Monday, May 22nd, 2017 Posted by Jim Thacker

Dabarti Capture extracts surface data from photos


Polish CGI Studio Dabarti – known for its GPU rendering and benchmarking work with V-Ray – has just released Dabarti Capture, its in-house tool for extracting surface normal data from photographs.

Capture detailed surface data from real-world objects using a small set of source images
Dabarti Capture can generate surface normal, albedo and depth/displacement maps from photographs of real-world objects, making it possible to create some pretty stunning photorealistic renders.
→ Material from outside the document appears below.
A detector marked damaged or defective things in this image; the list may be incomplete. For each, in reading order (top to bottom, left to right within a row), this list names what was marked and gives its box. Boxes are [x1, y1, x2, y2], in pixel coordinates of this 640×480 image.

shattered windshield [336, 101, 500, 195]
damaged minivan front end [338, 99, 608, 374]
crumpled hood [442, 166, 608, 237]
It requires a minimum of three source photographs, each captured from the same camera position, but under different directional lighting, and each including a “shiny spherical object” like a standard chrome ball.

Once the user has generated a mask for the light probe manually for each of the source images, Dabarti Capture can use the lighting data to generate texture maps from the same camera viewpoint.

Judging by the video above, it looks a quick, good-quality alternative to conventional 3D scanning or photogrammetry techniques for capturing detailed surface data from relatively small objects.

Pricing and availability
Dabarti Capture is available now for Windows only. The Lite version is free and licensed for commercial use, but limited to 1,024px output; the Pro version, which offers unlimited resolution, costs $39.